Assigned task 1:
Answer these questions using the risk assessment outline.
(a) Which two kinds of controls are out of scope?
(b) Who will be present at the interviews in general?
(c) Which named requirement is given as an example of division-wide governance or compliance?
Assigned task 2: List, in order, the six phases of the approach that the risk assessment outline describes.
Assigned task 3: Carry on the risk assessment outline from its last bullet point, writing the next part.

Passage to read:
Please contact the Director, ISEA if you would like to hear more. An outline of the approach is given below.

Approach

A Divisional Risk Assessment will be based on the six-phased approach adopted in other successfully completed assessments:

Survey > Inventory > Connect > Classify > Analyze > Assess

Scope

The following will be out of scope.

  • Financial Controls
  • Physical Security Controls

Interviewees

The process starts with a series of interviews of key people, such as those in the following or similar positions, or someone they designate:

  • Chief Administrative Officer
  • IT Manager
  • IT Staff
  • Technology support
  • Academic Leadership, as needed
  • Administrative staff, as needed
  • External suppliers of services (firewall, backups, classroom management)

In general, all interviews will take place with the IT manager present.

 Process

In more detail, these are the steps planned for a Divisional Risk Assessment.

Survey

The survey step is the scoping exercise. In this step we want to identify:

  • Internal departments
  • IT systems / services / processes
  • Broad usages
  • Division-wide governance / compliance requirements (such as FIPPA and divisional specific requirements (external and internal))
  • Key sources of data
  • Any existing data, such as system analyses by ISEA, to inform this process

The survey will provide an organization chart on which to overlay major information systems / data repositories, data flows and academic/administrative processes, and provide a high level view of controls / risk management processes.

Inventory (Asset / Process)

In this step we confirm and amplify responses from the above Survey step by identifying components (data, actors, and constraints):

  • Data repositories / systems (locations, ownership, custodianship and support for business functions / objectives)
  • Departments / groups / roles
  • Governance / compliance requirements (legislation, regulations, and contractual obligations)

Connect

Based on the above Inventory, in this step we identify links – formal and informal – that connect

  • Data / process / procedure interactions (data flows)
  • External data sources / destinations (integration with University systems) – upstream and downstream dependencies
  • Internal / external services

Classify data

In this step we will create data classifications based on:

  • Impact of disclosure, alteration, loss and compromise (lack of accountability)

Dataset excerpts:

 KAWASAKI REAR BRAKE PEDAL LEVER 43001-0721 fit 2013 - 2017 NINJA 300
--
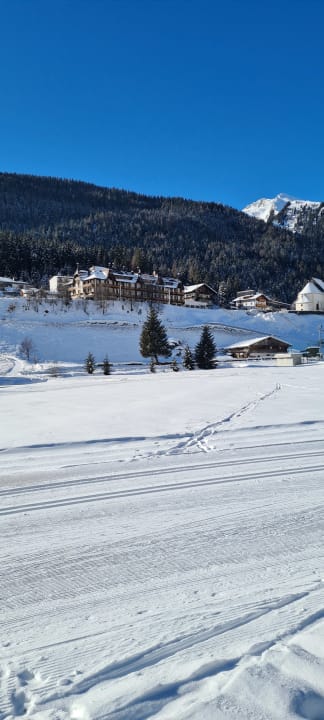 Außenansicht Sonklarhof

Result 1:
(a) Financial Controls and Physical Security Controls.
(b) The IT manager.
(c) FIPPA.

Result 2: Survey, Inventory, Connect, Classify, Analyze, Assess.

Result 3:
  • Point of origin for / destination of data

Classifications are in the context of governance / compliance requirements and organizational objectives (builds on data collected in the Inventory phase).

Analyze the situation

We will provide an understanding of environment controls as they relate to the connections identified in the Connect step in context of the following:

  • Identity Management
  • Access and Change controls
  • Encryption and Network Isolation
  • Service Continuity
  • Monitoring and Reporting
  • Risk Analysis
  • Architectural Alignment
  • Data Governance Compliance

Assess the Risks

In this step we will perform Risk and Strategic Integration Assessments comparing the controls or lack thereof from the Analysis step to requirements to protect the data as prioritized through the classification step, thereby assessing the risk exposure of the division.

 Deliverables

Our deliverable will be a report and a spreadsheet that will contain all of the above work, highlight and provide suggested remediation for the following concerns, if any:

  1. Groups and / or data outside of identified compliance requirements (This indicates an absence of governance, or lack of control)
  2. Groups and / or data without access /change / reporting controls (This is a technical assessment indicating risk exposure. E.g. the possibility of data / system misuse resulting in a business impact.)
  3. Gaps in data flow connections. (An example would be repositories of data with no connections. Identification allows operational architecture optimization.)
  4. Gaps in provision of Information services. (An example would be a technologist to aid lecture capture)
  5. Identification of duplication of data repositories and services. (An example would be people collecting the same data in different places, or use of multiple applications for similar services. Identification allows operational architecture optimization)
  6. Self-provision of centrally available services. (Identification of services that are currently available from the center that the division is not currently availing themselves of. The division could then choose to leverage these core services in order to free time for local resources to contribute to unit-differentiating activities).

 Timelines

A divisional risk analysis will take up to three months to complete, and is dependent on the availability of personnel within the division as well as those within ISEA.